>> start EXERCISE INPUT

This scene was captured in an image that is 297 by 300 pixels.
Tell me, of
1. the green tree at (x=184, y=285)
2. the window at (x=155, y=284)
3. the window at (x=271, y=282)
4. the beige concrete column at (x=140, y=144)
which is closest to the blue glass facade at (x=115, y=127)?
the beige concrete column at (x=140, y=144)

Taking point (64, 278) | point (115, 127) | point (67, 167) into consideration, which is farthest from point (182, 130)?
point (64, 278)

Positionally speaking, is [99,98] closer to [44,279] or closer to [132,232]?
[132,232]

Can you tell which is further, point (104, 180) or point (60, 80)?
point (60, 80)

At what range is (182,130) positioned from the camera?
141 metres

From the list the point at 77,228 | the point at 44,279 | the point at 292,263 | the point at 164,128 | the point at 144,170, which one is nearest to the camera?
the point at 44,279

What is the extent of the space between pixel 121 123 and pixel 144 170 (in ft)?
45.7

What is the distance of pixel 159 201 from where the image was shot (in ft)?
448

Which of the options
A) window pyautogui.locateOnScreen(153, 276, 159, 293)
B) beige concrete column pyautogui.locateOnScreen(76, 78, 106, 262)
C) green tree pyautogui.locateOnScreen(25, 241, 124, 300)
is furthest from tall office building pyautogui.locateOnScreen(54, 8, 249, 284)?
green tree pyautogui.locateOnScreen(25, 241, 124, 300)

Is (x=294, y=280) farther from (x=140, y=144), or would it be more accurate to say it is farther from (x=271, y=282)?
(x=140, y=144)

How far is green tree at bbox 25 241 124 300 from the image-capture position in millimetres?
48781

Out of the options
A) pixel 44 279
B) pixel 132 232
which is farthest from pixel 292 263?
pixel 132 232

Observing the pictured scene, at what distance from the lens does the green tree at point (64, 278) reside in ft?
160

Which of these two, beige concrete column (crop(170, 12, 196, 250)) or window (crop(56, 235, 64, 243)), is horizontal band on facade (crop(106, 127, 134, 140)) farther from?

>> end EXERCISE INPUT

→ WHAT YOU SHOULD DO
Reproduce the entire listing above word for word, from its first line to its last.

→ FULL OUTPUT
This scene was captured in an image that is 297 by 300 pixels.
Tell me, of
1. the green tree at (x=184, y=285)
2. the window at (x=155, y=284)
3. the window at (x=271, y=282)
4. the beige concrete column at (x=140, y=144)
which is closest to the blue glass facade at (x=115, y=127)?
the beige concrete column at (x=140, y=144)

Taking point (64, 278) | point (115, 127) | point (67, 167) into consideration, which is farthest from point (182, 130)?
point (64, 278)

Positionally speaking, is [99,98] closer to [44,279] or closer to [132,232]?
[132,232]

Can you tell which is further, point (104, 180) or point (60, 80)?
point (60, 80)

At what range is (182,130) positioned from the camera?
141 metres

From the list the point at 77,228 | the point at 44,279 | the point at 292,263 | the point at 164,128 | the point at 144,170, which one is nearest to the camera?
the point at 44,279

What is the extent of the space between pixel 121 123 and pixel 144 170 (in ft)?
45.7

What is the distance of pixel 159 201 from where the image was shot (in ft)?
448

Which of the options
A) window pyautogui.locateOnScreen(153, 276, 159, 293)
B) beige concrete column pyautogui.locateOnScreen(76, 78, 106, 262)
C) green tree pyautogui.locateOnScreen(25, 241, 124, 300)
is furthest from tall office building pyautogui.locateOnScreen(54, 8, 249, 284)?
green tree pyautogui.locateOnScreen(25, 241, 124, 300)

Is (x=294, y=280) farther from (x=140, y=144), or would it be more accurate to say it is farther from (x=271, y=282)?
(x=140, y=144)

How far is green tree at bbox 25 241 124 300 from the image-capture position in millimetres?
48781

Out of the options
A) pixel 44 279
B) pixel 132 232
which is farthest from pixel 292 263?
pixel 132 232

Observing the pictured scene, at what distance from the lens does the green tree at point (64, 278) reside in ft?
160

Which of these two, beige concrete column (crop(170, 12, 196, 250)) or window (crop(56, 235, 64, 243)), is horizontal band on facade (crop(106, 127, 134, 140)) farther from?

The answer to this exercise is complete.